Demand forecasting helps you determine how much demand there will be for products/services during specific periods, which helps you optimize inventory—and fulfillment planning. There’s nothing worse than running out of a product and missing potential sales or investing in too much of a product that doesn’t move. Doing this forecasting involves looking at products at the category or SKU level. Demand can be impacted by multiple factors, including: 

  • Any changes in customer purchasing patterns
  • Changes in the holiday calendar or other events that triggered demand last year
  • Changes to marketing or sales channels
  • Spikes/reduction in sales of complementary products (e.g., if we sell more product A, will we also sell more product B?) 

Test impacts of different levers

What happens if your conversion rate goes up? What if you increase AOV? As you build out the forecast(s), experimenting with the different six-pack levers can help you think through different scenarios of how you might optimize your business—and what else might be affected. For example, if you want to increase conversion by .1%, it will increase revenue by X, but… what has to happen to increase conversion? How will you achieve that goal? More marketing? Changes to the website? 

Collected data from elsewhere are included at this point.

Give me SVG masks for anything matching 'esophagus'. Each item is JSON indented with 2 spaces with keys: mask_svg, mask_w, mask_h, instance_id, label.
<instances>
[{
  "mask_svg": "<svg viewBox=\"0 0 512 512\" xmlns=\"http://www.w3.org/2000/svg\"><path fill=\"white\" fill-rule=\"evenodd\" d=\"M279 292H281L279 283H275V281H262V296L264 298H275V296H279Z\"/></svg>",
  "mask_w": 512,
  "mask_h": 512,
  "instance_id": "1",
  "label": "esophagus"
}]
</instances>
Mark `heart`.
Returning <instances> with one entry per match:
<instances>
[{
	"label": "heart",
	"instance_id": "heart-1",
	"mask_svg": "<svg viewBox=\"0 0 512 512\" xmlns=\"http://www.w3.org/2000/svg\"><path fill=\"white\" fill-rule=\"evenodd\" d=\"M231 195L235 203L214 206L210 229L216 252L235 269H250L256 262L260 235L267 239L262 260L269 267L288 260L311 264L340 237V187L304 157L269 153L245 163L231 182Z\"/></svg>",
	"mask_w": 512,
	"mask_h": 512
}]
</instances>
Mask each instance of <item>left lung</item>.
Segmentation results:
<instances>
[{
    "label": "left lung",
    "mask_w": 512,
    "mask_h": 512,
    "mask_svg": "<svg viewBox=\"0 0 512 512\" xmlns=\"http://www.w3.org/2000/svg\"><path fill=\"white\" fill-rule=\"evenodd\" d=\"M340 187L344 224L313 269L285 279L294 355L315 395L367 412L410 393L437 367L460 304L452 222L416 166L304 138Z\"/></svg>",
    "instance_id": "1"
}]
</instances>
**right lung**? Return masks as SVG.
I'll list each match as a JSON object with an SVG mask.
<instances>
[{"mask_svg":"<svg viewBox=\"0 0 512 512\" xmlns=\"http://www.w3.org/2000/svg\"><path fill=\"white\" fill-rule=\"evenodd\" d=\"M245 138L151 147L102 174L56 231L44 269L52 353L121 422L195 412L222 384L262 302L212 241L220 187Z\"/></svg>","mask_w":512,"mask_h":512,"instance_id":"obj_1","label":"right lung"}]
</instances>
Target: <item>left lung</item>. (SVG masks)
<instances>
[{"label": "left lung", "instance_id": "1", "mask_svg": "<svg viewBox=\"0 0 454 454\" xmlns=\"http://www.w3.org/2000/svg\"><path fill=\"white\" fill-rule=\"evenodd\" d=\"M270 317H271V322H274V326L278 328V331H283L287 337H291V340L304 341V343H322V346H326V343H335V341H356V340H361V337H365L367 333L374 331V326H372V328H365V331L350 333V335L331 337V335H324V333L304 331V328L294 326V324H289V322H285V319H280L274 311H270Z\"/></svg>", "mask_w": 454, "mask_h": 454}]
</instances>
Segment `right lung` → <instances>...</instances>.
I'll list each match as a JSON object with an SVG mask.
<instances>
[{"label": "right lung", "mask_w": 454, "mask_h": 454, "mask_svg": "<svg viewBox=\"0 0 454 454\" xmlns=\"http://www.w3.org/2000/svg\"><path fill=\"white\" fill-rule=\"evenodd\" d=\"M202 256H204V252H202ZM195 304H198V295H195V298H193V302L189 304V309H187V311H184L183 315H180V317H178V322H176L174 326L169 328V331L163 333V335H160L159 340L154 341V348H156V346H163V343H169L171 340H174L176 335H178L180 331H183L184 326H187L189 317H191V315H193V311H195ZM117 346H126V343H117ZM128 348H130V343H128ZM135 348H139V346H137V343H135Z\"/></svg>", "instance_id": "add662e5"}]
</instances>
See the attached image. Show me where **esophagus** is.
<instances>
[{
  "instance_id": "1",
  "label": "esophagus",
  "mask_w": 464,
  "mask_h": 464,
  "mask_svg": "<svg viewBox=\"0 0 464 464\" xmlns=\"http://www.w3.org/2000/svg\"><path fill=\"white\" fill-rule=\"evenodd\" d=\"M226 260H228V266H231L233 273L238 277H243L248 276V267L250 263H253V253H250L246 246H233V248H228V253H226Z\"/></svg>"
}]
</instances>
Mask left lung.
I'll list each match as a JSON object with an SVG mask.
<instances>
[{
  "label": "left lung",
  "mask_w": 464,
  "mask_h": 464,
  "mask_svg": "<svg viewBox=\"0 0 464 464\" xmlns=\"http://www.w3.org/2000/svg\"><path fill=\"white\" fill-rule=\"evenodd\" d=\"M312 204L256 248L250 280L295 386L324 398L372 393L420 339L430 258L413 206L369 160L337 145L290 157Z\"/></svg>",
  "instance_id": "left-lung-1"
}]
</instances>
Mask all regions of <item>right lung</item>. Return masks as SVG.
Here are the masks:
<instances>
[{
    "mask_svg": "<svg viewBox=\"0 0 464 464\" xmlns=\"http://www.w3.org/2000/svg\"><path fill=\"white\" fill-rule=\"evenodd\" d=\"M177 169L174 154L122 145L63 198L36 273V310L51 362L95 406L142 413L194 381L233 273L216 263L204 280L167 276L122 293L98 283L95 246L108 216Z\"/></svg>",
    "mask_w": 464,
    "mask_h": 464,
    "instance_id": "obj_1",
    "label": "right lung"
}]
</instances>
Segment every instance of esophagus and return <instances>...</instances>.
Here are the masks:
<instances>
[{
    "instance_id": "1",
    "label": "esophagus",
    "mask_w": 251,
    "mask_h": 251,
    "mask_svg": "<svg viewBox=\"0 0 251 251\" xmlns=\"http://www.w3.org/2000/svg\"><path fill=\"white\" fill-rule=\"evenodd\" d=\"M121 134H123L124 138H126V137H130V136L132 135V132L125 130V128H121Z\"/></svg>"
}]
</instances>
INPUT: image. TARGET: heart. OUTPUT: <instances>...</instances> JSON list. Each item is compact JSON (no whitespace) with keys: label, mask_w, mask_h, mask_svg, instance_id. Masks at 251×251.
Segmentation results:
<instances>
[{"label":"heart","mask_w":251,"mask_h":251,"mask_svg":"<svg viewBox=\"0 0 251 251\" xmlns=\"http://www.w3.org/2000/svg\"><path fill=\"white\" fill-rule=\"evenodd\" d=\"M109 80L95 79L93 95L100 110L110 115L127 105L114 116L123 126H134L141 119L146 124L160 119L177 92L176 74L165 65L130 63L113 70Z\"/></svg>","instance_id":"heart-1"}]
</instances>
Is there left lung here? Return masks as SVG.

Watch out for common pitfalls

A forecast is only as good as the data you put into it. Therefore, it’s good to follow a few best practices to make your data as accurate as possible. Following are a few common mistakes that can really mess up a forecast. 

  • Not keeping a close eye on the dates: When forecasting month-to-month (using historical data as a baseline), consistency in what you’re measuring is key. Be aware that holiday dates can shift year to year. For example, Cyber Monday can sometimes fall in November or December, which would shift demand and affect your monthly estimates and subsequently metrics like your ROAS and customer acquisition costs (CAC).
  • Not asking for enough input: Because forecasting can be impacted by so many factors, it’s a good idea to ask for department-specific forecasts or run numbers by the team members that manage marketing, inventory, fulfillment, etc. day to day. If the numbers aren’t coming together, you have to have the hard conversations to find out why. 
  • Not using historical data: Last year’s data is the place to start to determine what promotions you might want to run again this year or what potential issues you might have to address in order to come in at or above plan.  

Keep looking forward

If there’s one piece of advice we have it’s this: do forecasting. It does take effort. You may feel like a forecast will lock you into numbers you can’t achieve. But the reality is, if you’re a DTC brand and your business isn’t hugely complex, doing a bottom-up forecast might take the team just one to two weeks to complete. If you’re a young start-up without much historical data, forecasting will be even faster because you’ll depend mostly on the simple top-down method. And, if you find your forecast seems way off the mark, redo it!

It’s better to admit you were off and fix it than continue to operate in the dark. Your business will thank you.